The opening of FOURPLAY, as written, sees the four characters listing the names of past lovers and relationships before the word ‘you’. This production wisely shortened that to the one word for each of the characters before moving on. We meet Alice (Marcia Lemm) and Tom (Jack Berry) rehearsing lines for a different play. He is an actor and she is an ex-actress, now a care-worker. They are evidently in a relationship but appear combative. Next we see Tom rehearsing with Natasha (Chantelle Von Appen) and there appears to be a different kind of tension. As the issues in Tom and Alice’s relationship worsen, Alice meets Jack (Evan Piefke). Jack is also a care-worker for the same client and their paths cross at the beginning and end of shifts. Jack appears very odd and Alice takes some time to choose to engage with him.

There are some very interesting notes in the Bodie’s script about which characters will engage with whom. About focus and perspective and eye contact and choices about naturalism in production with scope for non-naturalistic interpretations. This production chose a naturalistic physical setting with the theatre in an usual configuration. Sofa and tables on the floor as well as using the small stage, with the use of practical lamps and an overhead bulb to indicate place. It must have cost them a lot of seats but served the production well.

The production flows well ,despite an irritating 25 minute late opening, and Director Hunter McMahon has the luxury of being able to stand or sit his cast for longer than usual periods of time. The intimate nature of the staging gives an audience a strong sense of peering in on their lives.

Unfortunately, sometimes the cast, particularly Natasha, are too conversational and in a space where there are loud ambient noises in the room and thump, thump from the DJ outside, they are almost impossible to hear.

Maria Lemm helms the production as Alice and is strong vocally and her interactions with Jack, which the playwright suggests are to be played naturalistically, have warmth. Towards the end of the play there are three descriptions of Alice by three different people including herself and Lemm’s performance does bring elements of all three into her character choices.

The non-naturalistic, little contact style for Alice and Tom interactions works against Jack Berry’s Tom. We are seeing their relationship at the end but it’s very difficult to see why they are still together or what might have been before.

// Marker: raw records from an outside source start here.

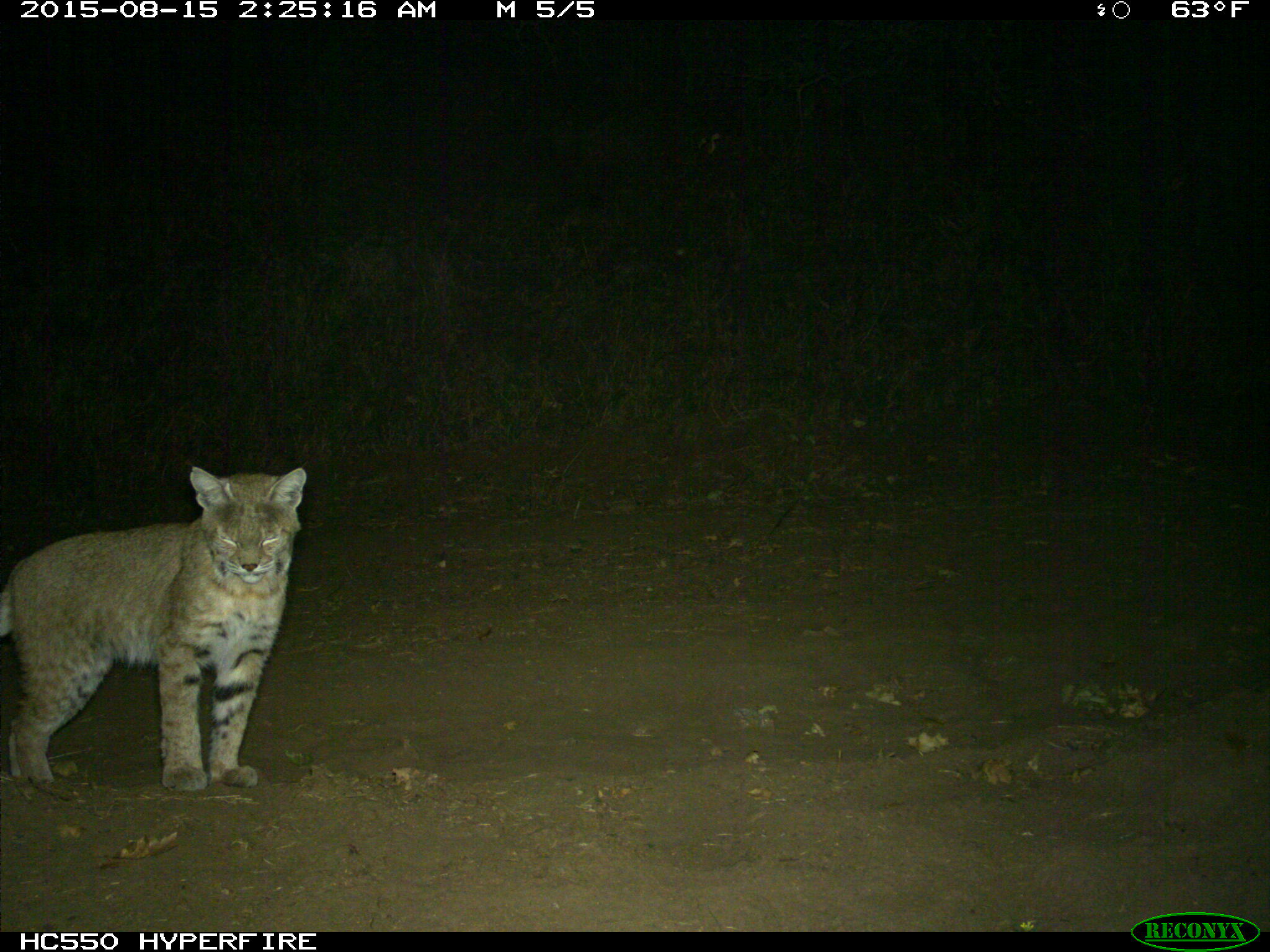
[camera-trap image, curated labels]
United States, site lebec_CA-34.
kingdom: Animalia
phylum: Chordata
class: Mammalia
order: Carnivora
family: Felidae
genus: Lynx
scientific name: Lynx rufus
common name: bobcat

It’s hard to care but when the audience becomes aware that Natasha is not on the same page as him, empathy does surface for his struggle to be an honest man.

Evan Piefke as Jack is obviously a crowd favourite as the audience find his impassive and monotone delivery funny. The text has quite a few funny moments actually and they are neatly woven into the situations and the characters rather than being overtly comic.

There was a lot of support in the room on closing night and a look at their social media indicates that these artists have a strong following which is, of course, vital to survival.

Phable Productions/ Marcia Lemm’s production of FOURPLAY  has completed it season but I will be interested to see where their next production pops up. I am always hoping for new venues to be discovered in support of nascent companies with drive and a willingness to put on their own work.